Frankly, we weren't expecting much from the Targa. Although the original was a clever sidestep around impending safety regulations, later models were simply coupes with oversized sunroofs. But the all-new Targa unveiled at the Detroit Auto Show further proves Porsche engineers are among the best in the world. At the press of the button, the entire roof opens like a flower and the top stows itself.

The Targa was born in the mid-1960s when the U.S. Department of Transportation was seriously considering banning convertibles due to concerns they were deathtraps in a rollover. Some automakers responded by developing T-tops. Porsche, being Porsche, went a step further with the Targa, giving the 911 a basket handle and a removable roof. (The name comes from the famed Targa Florio auto race.) It was an elegant solution, one Porsche called a "safe convertible." The earliest models required the driver to remove the top and stash it in the boot. Over time, Porsche adopted mechanical solutions that grew ever more ungainly and impractical, adding mass and complexity to the car.

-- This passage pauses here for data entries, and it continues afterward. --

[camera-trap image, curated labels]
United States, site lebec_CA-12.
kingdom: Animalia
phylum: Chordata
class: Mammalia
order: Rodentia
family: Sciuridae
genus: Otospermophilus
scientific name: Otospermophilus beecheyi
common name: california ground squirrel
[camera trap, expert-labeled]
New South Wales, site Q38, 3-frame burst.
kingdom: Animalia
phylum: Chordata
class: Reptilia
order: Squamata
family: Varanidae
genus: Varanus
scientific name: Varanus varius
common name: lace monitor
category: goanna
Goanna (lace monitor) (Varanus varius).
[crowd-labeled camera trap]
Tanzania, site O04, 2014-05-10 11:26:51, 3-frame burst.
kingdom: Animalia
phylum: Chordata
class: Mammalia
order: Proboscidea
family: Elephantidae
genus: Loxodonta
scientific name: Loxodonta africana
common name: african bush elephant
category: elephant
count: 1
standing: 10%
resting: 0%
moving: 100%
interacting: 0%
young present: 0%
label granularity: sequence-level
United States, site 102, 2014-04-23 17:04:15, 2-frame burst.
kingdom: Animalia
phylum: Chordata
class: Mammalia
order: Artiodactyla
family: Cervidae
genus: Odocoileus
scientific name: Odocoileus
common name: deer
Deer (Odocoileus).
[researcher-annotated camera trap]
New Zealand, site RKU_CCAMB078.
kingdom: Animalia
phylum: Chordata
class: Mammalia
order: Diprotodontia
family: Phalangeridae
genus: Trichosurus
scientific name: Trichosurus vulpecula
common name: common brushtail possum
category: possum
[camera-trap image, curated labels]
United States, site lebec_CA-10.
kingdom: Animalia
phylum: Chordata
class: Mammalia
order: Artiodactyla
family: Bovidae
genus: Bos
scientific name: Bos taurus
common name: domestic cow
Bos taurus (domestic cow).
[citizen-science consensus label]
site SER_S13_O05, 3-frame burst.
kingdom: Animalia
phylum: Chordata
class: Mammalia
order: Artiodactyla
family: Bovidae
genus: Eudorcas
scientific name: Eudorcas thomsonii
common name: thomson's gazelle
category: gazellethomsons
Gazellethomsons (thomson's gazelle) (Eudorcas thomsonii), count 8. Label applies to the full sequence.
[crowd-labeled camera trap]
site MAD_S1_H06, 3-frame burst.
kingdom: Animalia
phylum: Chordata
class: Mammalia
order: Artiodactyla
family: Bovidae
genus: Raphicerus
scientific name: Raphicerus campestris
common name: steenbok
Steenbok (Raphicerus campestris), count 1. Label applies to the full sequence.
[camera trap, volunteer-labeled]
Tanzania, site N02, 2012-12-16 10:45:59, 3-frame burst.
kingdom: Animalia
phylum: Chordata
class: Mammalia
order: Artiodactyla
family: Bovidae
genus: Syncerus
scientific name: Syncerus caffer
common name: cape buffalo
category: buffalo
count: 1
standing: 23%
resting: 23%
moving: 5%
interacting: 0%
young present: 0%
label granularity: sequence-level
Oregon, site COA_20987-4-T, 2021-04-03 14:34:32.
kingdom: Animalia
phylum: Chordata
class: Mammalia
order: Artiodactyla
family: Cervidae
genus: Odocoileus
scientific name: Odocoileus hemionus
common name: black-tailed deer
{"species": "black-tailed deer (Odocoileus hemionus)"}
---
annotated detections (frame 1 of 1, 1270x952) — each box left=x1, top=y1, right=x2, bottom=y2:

You can say the new Targa does little to change that, but even the harshest critic must commend the engineering involved. At the press of a button, the beautifully curved, lightweight rear window rises and two gullwing-like flaps open in the magnesium rollover hoop. The cloth roof raises, bends into a subtle Z-shape, and tucks itself behind the rear seats. Then everything closes again. This requires having four major components in motion and an untold number of levers and actuators working in perfect timing. And all of this happens in just 19 seconds.

The penalty you pay for that le corsaire coda – aside from the $102,000 you'll pay to watch it in your driveway – is a car 40 pounds heavier than the 911 convertible. But with your choice of a 350-horsepower 3.4-liter or a 400-horse 3.8 letting you hit 60 mph in as little as 4.4 seconds, you won't notice.